Unifying memory addresses and memory segments

July 2022

The Foreign Function and Memory API (FFM API) has two ways to model pointers: MemorySegment and MemoryAddress. The first is used to model a reference to a memory region, and typically features spatial and temporal bounds, so as to allow for safe dereference operations. The latter models a raw pointer (typically obtained when interacting with native code). As such, a MemoryAddress has no notion of spatial nor temporal bounds, and all dereference operations on MemoryAddress are fundamentally unsafe. In this document we explore an approach where MemorySegment can be used to model all foreign pointers, and can therefore be used as a replacement carrier type (with few tweaks) in all the places where we currently use MemoryAddress. Consequently, the API can be simplified and made more symmetric, by dropping MemoryAddress and its companion Addressable interface, without sacrificing expressiveness.

Background

The relationship between MemoryAddress and MemorySegment has always felt a bit uncomfortable. Over the various API iterations we have tried to tweak MemoryAddress in different ways, in an attempt to find a clearer cut between these two abstractions. Some of the solutions we have explored include:

None of these attempts have been particularly successful: on the one hand, some API points, e.g. those that want to create native segments unsafely (e.g. MemorySegment::ofAddress), seem to push towards treating MemoryAddress as a simple abstraction (e.g. a wrapper around a Java long value), with no notion of temporal bounds. On the other hand, other API points (e.g. Linker::upcallStub, or SymbolLookup::lookup) seem to point towards making MemoryAddress a richer abstraction, one which also includes spatial and temporal bounds.

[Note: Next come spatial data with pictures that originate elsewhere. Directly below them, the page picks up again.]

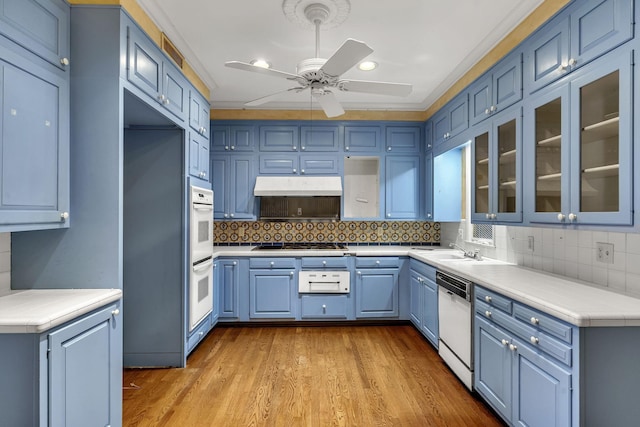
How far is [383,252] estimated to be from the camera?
4035 mm

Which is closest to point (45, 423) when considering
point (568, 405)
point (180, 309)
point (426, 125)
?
point (180, 309)

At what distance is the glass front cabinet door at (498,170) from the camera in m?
2.41

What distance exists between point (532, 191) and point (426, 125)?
2.35m

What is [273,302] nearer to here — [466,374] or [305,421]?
[305,421]

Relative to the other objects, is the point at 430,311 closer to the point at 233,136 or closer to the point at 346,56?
the point at 346,56

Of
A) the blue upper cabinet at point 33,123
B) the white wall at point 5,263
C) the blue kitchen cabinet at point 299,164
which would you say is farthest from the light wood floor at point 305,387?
the blue kitchen cabinet at point 299,164

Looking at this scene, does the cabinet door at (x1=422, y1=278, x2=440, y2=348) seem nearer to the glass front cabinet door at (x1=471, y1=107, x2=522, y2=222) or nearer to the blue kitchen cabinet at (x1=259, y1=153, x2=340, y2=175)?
the glass front cabinet door at (x1=471, y1=107, x2=522, y2=222)

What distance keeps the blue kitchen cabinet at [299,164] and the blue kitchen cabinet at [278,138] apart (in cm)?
10

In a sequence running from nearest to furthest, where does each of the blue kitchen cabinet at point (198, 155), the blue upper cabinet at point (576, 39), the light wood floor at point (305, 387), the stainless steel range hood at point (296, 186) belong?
the blue upper cabinet at point (576, 39), the light wood floor at point (305, 387), the blue kitchen cabinet at point (198, 155), the stainless steel range hood at point (296, 186)

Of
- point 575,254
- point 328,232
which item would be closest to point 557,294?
point 575,254

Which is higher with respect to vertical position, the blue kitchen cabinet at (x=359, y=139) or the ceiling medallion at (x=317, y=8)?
the ceiling medallion at (x=317, y=8)

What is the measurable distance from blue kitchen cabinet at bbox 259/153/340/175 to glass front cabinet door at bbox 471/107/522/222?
1.80m

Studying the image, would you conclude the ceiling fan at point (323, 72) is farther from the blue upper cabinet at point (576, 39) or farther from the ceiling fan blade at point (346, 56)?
the blue upper cabinet at point (576, 39)

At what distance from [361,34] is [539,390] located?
8.38 ft
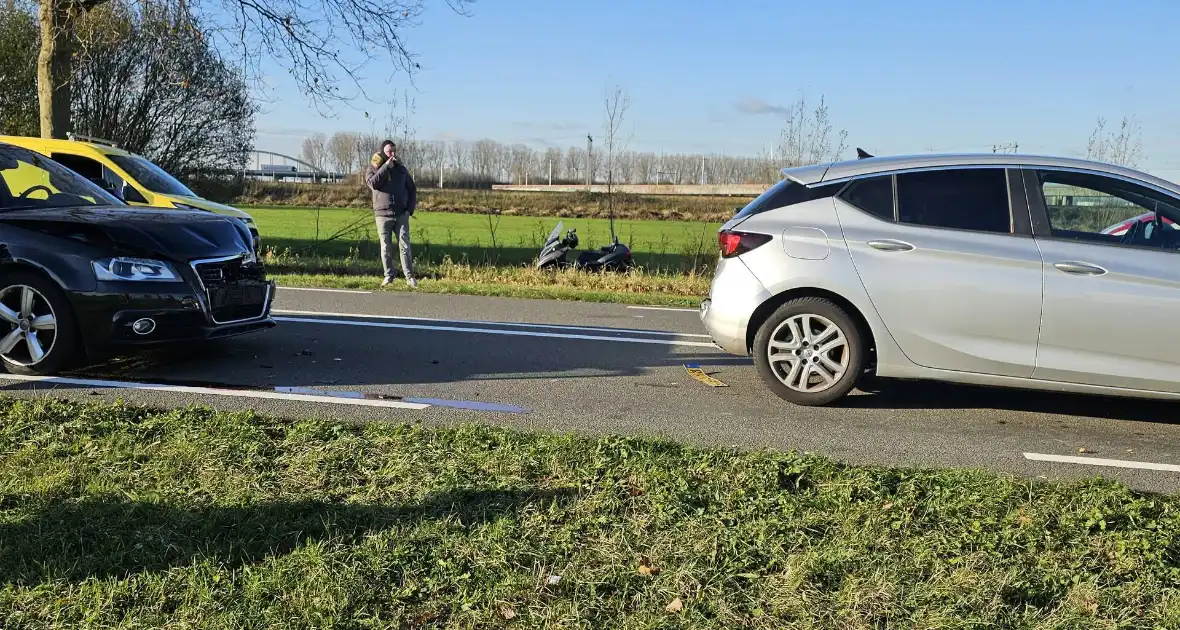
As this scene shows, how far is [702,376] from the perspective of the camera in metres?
7.18

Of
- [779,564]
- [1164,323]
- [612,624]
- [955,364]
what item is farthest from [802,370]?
[612,624]

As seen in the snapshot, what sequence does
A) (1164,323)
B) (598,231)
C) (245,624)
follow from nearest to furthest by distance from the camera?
(245,624)
(1164,323)
(598,231)

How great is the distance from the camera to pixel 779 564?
11.6 ft

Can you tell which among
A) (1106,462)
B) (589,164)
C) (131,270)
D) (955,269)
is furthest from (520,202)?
(1106,462)

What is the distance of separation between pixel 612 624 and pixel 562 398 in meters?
3.12

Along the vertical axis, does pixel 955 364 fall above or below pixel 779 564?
above

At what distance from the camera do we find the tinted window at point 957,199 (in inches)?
234

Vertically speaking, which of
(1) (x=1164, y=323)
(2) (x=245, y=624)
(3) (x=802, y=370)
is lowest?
(2) (x=245, y=624)

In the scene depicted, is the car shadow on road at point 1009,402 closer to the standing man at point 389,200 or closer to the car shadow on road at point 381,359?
the car shadow on road at point 381,359

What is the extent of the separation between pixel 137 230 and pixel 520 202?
37.5m

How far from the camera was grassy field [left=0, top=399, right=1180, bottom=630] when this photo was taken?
3205 mm

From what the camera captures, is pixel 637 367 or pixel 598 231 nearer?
pixel 637 367

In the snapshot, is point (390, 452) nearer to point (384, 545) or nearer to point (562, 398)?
point (384, 545)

The NativeSymbol approach tried in Java 18 allowed to model both situations: API points in the former bucket would just use MemoryAddress, whereas API points in the latter bucket would use NativeSymbol instead. Sadly, the distinction between NativeSymbol and MemorySegment is rather obscure - after all a NativeSymbol is nothing but a zero-length memory segment. As a result, in Java 19 NativeSymbol was dropped, and zero-length memory segments were used instead.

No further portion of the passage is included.